> _任务目标_: 请将从含有“What distance from”的那一行到含有“62.1 inches”的那一行（首尾两行均包括在内）整理成 Markdown 表格，只处理这一段，空行不计。表格设两列，列名分别为“序号”和“内容”，“序号”一列填写行的编号，“内容”一列填写该行文字。
--- 提取材料 ---
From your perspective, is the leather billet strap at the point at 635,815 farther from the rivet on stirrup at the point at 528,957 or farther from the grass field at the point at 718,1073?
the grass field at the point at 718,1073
---
--- 提取材料 ---
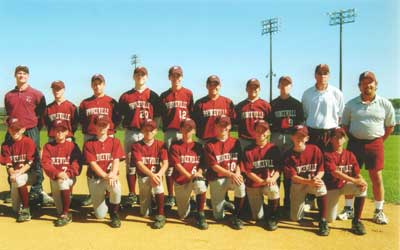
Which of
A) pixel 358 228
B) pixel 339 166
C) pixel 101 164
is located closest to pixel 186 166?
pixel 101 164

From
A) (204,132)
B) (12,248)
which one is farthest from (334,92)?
---
--- 提取材料 ---
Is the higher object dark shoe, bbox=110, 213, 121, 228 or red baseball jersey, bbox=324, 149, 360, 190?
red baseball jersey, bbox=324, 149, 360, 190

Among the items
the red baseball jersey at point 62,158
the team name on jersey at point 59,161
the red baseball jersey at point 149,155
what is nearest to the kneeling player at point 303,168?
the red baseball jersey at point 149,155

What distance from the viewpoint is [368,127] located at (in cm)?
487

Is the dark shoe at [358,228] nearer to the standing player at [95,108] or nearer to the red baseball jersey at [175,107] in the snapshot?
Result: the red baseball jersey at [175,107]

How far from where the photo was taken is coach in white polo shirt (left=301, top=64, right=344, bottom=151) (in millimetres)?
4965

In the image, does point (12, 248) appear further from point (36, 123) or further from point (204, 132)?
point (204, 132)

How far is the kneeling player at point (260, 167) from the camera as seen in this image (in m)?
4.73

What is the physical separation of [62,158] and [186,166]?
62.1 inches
---
> _任务解答_:
| 序号 | 内容 |
|---|---|
| 1 | What distance from the viewpoint is [368,127] located at (in cm)? |
| 2 | 487 |
| 3 | Is the dark shoe at [358,228] nearer to the standing player at [95,108] or nearer to the red baseball jersey at [175,107] in the snapshot? |
| 4 | Result: the red baseball jersey at [175,107] |
| 5 | How far from where the photo was taken is coach in white polo shirt (left=301, top=64, right=344, bottom=151) (in millimetres)? |
| 6 | 4965 |
| 7 | In the image, does point (12, 248) appear further from point (36, 123) or further from point (204, 132)? |
| 8 | point (204, 132) |
| 9 | How far is the kneeling player at point (260, 167) from the camera as seen in this image (in m)? |
| 10 | 4.73 |
| 11 | What is the physical separation of [62,158] and [186,166]? |
| 12 | 62.1 inches |